Another way of explanation why linspace(-1,+1,N) is not correct:
Imagine you have a vector which holds a single period of a periodic function, for instance a Cosinus function. This single period is one of a infinite number of periods. The first value of your Cosinus vector must not be same as the last value of your vector. However,that is exactly what linspace(-1,+1,N) does. Doing so, results in a sequence where the last value of period 1 is the same value as the first sample of the following period 2. That is not what you want. To avoid this mistake use t = 2*(0:N-1)/N - 1. The distance t[i+1]-t[i] is 2/N and the last value has to be t[N-1] = 1 - 2/N and not 1.
Answer to Yvon's second comment
Whatever you put in an input vector of a DFT/FFT, by theory it is interpreted as a periodic function. But that is not the point.
DFT performs an integration.
fft(m) = Sum_(k=0)^(N-1) (x(k) exp(-i 2 pi m k/N )

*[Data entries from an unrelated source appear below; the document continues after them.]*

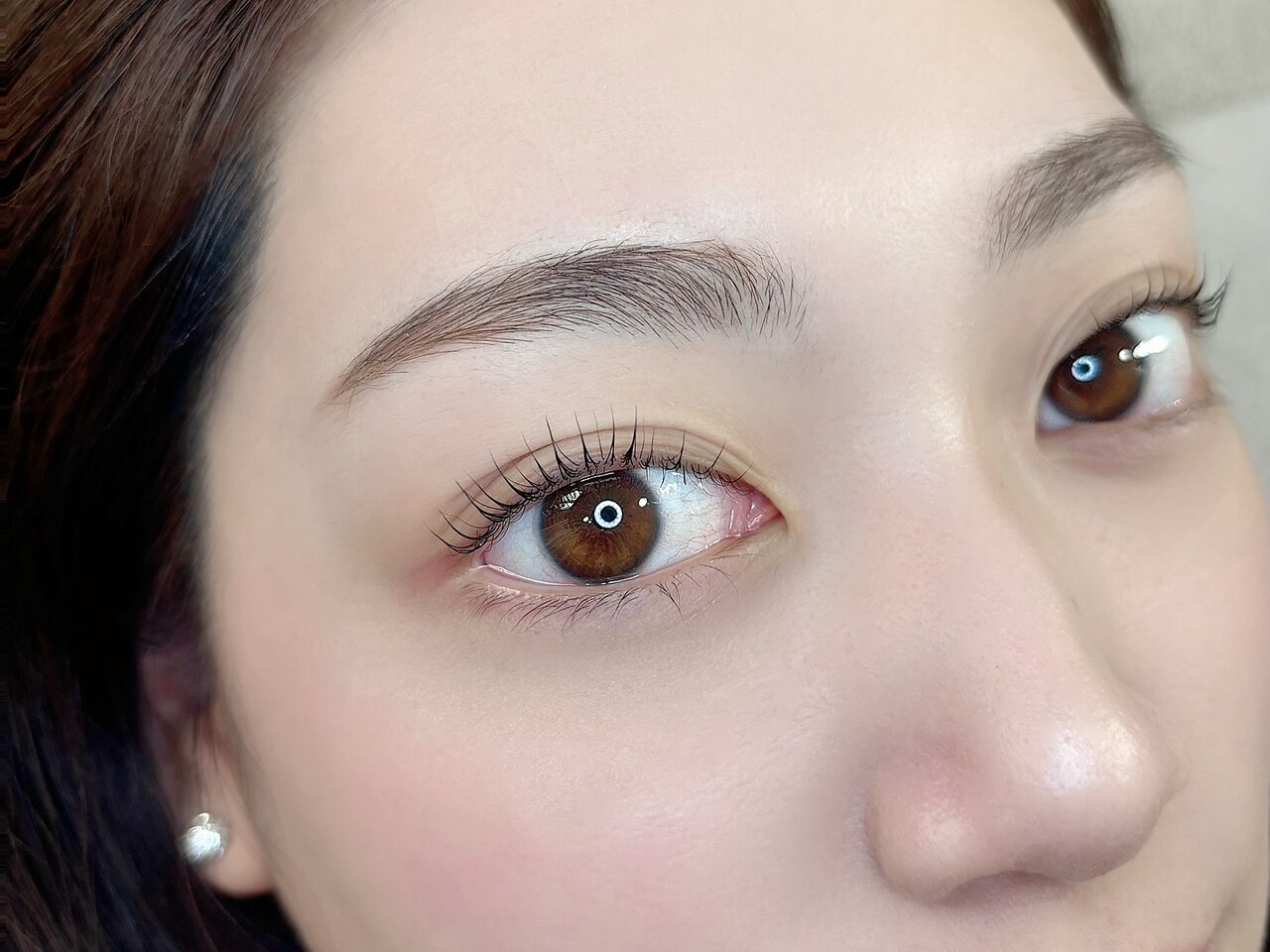 ミミ(Mimi)｜ホットペッパービューティー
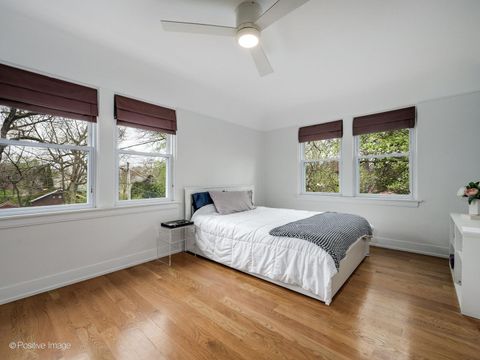 Tiny photo for 305 Maplewood Road, Riverside, IL 60546 (MLS # 12569322)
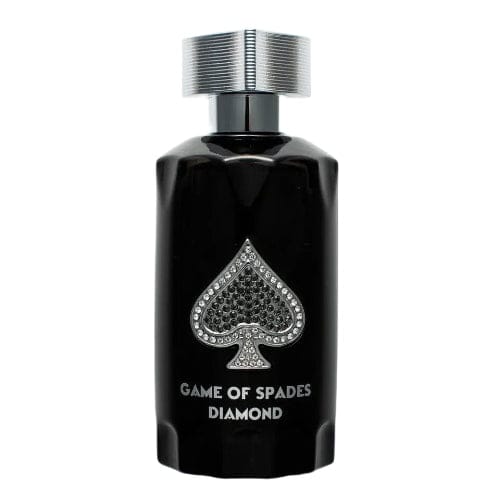 Jo Milano Paris Game of Spades Diamond — 1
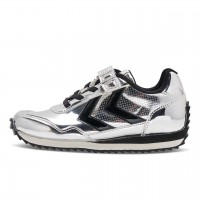 Дитячі кросівки на липучці дівчинці Hummel р 34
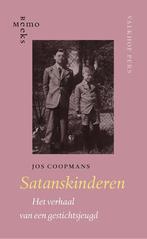 Satanskinderen? / MemoReeks / 39 9789056254117 Jos Coopmans, Verzenden, Gelezen, Jos Coopmans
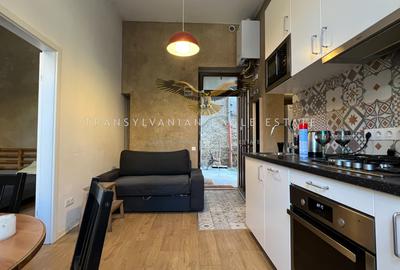 Apartament minimalist/modern| 3 camere| Muzeului/Central - 12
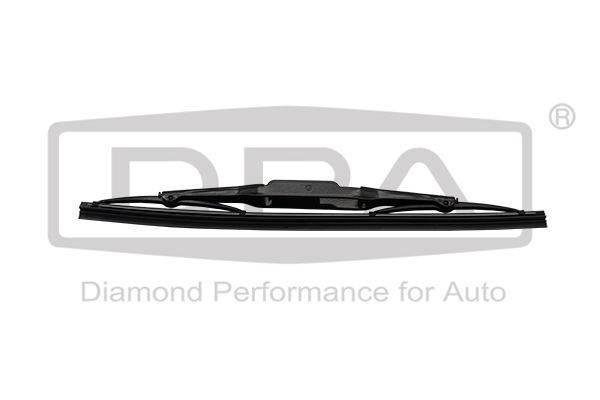 Original DPA Windscreen wipers 99551782302 for VW LUPO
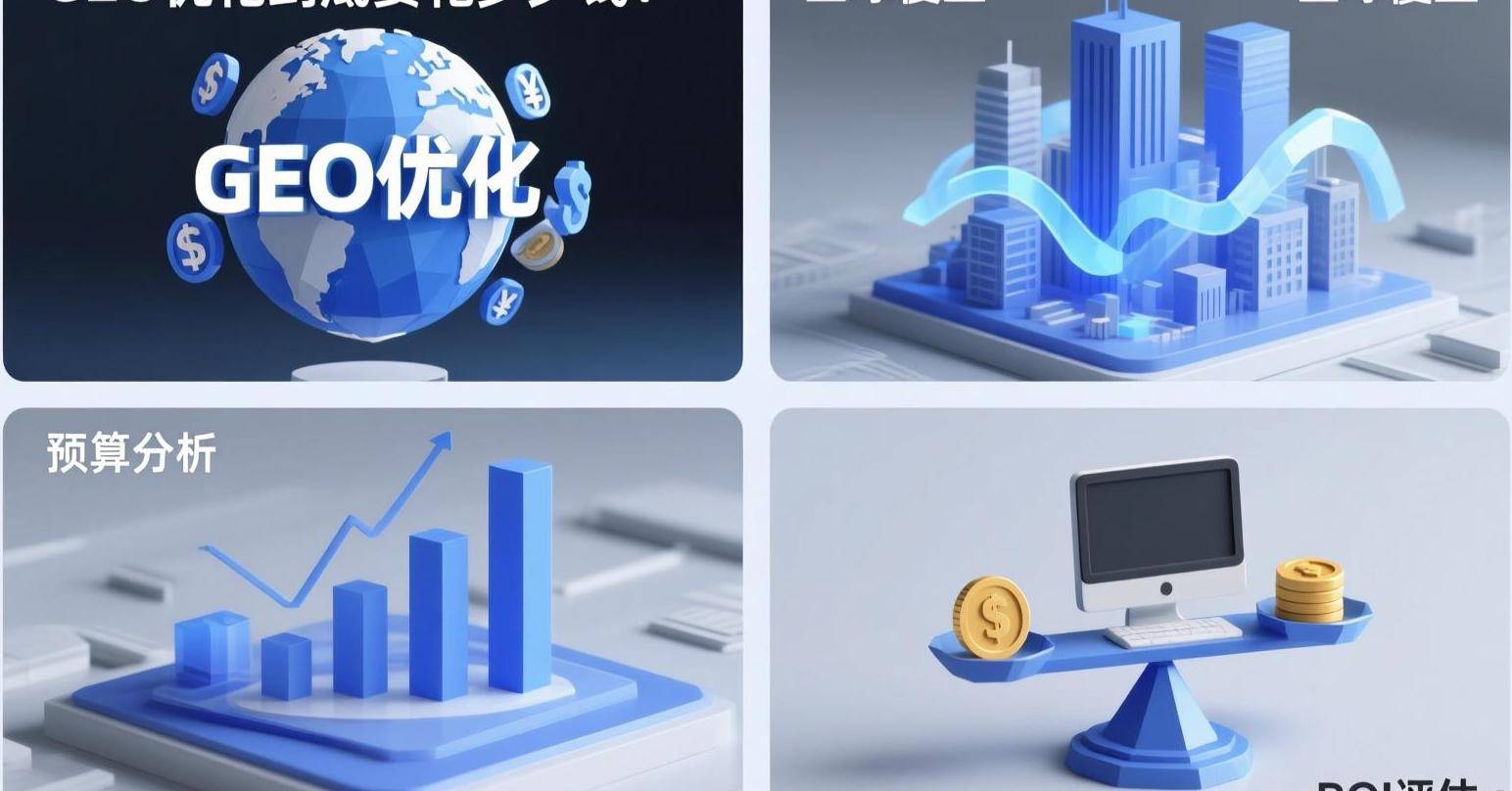 短视频文案怎么做，才能被GEO算法抓取？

The first value x(k=0) describes the amplitude of the first integration interval of length 1/N. The second value x(k=1) describes the amplitude of the second integration interval of length 1/N. And so on.
The very last integration interval of the symmetric function ends with same value as the first sample. This means, the starting point of the last integration interval is k=N-1 = 1-1/N. Your input vector holds the starting points of the integration intervals.
Therefore, the last point of symmetry k=N is a point of the function, but it is not a starting point of an integration interval and so it is not a member of the input vector.